_Instruction_: Copy every line of the data below that contains the word "furthest", treating uppercase and lowercase letters as distinct.

_The records_:
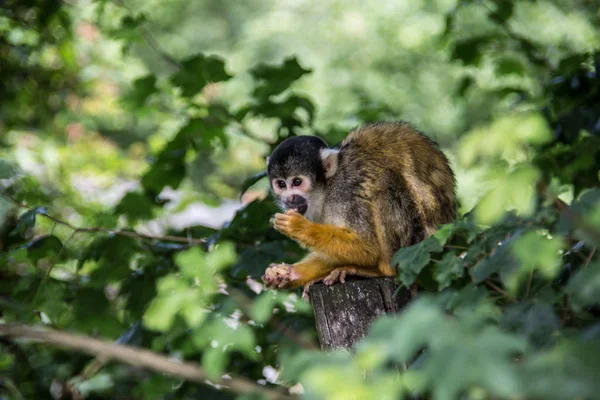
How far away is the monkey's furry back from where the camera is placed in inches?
126

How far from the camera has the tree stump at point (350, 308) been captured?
2475 mm

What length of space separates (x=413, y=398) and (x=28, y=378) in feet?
9.66

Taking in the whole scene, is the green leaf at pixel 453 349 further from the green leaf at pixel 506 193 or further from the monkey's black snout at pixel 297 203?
the monkey's black snout at pixel 297 203

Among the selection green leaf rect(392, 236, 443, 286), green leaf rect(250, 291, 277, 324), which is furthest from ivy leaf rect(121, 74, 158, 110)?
green leaf rect(250, 291, 277, 324)

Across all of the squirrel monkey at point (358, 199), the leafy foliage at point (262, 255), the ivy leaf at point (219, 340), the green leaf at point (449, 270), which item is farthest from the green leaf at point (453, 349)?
the squirrel monkey at point (358, 199)

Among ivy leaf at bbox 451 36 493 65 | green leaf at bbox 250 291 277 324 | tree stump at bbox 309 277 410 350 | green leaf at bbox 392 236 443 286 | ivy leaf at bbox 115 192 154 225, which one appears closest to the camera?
green leaf at bbox 250 291 277 324

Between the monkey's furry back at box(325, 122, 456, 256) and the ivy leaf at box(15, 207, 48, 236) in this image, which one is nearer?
the ivy leaf at box(15, 207, 48, 236)

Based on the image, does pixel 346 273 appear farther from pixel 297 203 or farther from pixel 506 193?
pixel 506 193

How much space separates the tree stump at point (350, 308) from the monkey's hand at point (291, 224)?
589mm

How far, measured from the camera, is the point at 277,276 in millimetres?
3135

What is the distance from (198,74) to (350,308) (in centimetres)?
205

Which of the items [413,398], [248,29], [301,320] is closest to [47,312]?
[301,320]

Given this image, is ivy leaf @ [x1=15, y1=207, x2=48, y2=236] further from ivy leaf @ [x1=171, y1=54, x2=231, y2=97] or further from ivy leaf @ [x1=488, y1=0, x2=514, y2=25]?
ivy leaf @ [x1=488, y1=0, x2=514, y2=25]

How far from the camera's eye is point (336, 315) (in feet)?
8.27
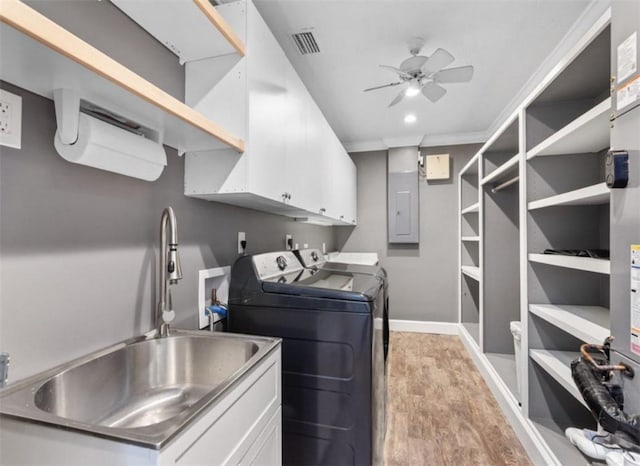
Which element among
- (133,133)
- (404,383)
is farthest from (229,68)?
(404,383)

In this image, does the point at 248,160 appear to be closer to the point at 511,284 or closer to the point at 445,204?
the point at 511,284

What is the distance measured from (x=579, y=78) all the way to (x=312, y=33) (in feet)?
5.03

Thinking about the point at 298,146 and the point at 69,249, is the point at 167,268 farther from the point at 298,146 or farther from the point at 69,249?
the point at 298,146

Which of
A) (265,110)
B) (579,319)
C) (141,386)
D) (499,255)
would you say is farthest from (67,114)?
(499,255)

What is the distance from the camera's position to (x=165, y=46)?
4.20ft

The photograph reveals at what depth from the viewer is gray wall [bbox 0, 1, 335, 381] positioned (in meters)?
0.79

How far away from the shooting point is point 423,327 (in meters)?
4.04

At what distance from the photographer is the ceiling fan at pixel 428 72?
1.96 meters

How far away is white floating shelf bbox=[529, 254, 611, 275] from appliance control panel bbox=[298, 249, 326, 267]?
147 cm

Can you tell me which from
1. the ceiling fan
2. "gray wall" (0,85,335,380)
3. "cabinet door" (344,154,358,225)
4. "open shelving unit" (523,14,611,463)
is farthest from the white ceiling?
"gray wall" (0,85,335,380)

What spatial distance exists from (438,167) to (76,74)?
3.96 meters

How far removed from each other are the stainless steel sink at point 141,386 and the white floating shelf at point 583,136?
1594 mm

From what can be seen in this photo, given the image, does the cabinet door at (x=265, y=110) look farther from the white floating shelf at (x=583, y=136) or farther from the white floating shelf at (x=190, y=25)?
the white floating shelf at (x=583, y=136)

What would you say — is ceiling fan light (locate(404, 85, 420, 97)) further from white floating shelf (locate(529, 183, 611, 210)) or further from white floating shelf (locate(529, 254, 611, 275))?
white floating shelf (locate(529, 254, 611, 275))
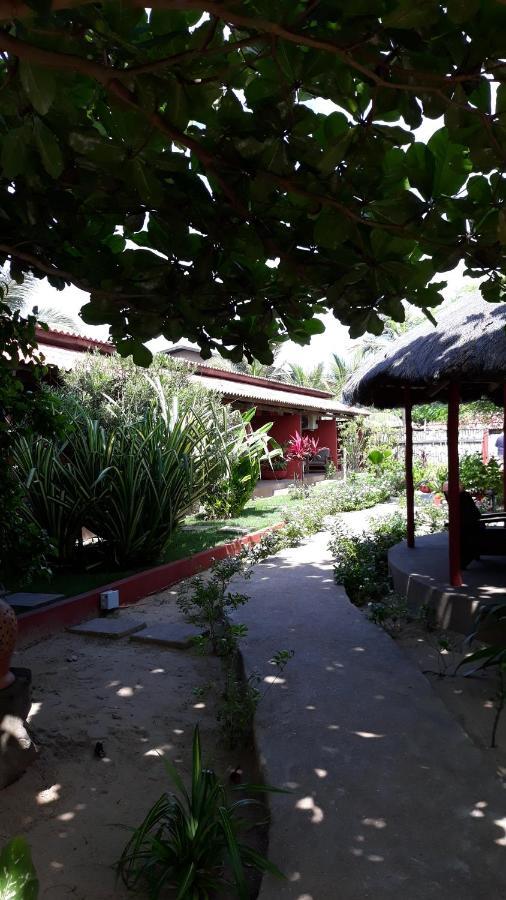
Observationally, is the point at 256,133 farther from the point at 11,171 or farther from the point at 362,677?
the point at 362,677

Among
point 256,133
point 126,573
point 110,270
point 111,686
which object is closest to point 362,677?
point 111,686

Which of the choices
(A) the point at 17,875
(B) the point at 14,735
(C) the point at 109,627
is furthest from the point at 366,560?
(A) the point at 17,875

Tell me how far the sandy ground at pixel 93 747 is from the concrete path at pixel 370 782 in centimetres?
47

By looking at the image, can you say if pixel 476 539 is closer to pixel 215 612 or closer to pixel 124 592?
pixel 215 612

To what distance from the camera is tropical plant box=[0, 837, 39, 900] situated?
163 cm

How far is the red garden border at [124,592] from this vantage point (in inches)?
219

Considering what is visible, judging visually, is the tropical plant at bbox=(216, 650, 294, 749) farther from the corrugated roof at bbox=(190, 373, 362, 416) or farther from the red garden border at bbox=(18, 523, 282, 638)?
the corrugated roof at bbox=(190, 373, 362, 416)

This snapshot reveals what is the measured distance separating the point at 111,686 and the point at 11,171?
370 centimetres

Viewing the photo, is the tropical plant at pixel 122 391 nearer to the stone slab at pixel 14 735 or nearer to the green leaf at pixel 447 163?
the stone slab at pixel 14 735

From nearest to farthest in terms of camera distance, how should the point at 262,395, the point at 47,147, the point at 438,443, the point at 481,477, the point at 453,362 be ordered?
the point at 47,147, the point at 453,362, the point at 481,477, the point at 262,395, the point at 438,443

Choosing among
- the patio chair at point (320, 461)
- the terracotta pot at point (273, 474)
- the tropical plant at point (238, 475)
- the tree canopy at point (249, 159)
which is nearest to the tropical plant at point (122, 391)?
the tropical plant at point (238, 475)

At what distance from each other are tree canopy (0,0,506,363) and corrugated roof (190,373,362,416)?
853 centimetres

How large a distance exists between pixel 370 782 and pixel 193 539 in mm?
6835

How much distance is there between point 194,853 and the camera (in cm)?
239
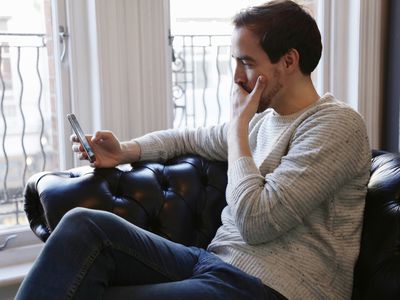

_Response to this task_:
Among the selection green leaf rect(392, 236, 443, 286), green leaf rect(250, 291, 277, 324), which is furthest from ivy leaf rect(121, 74, 158, 110)?
is furthest from the point at 366,560?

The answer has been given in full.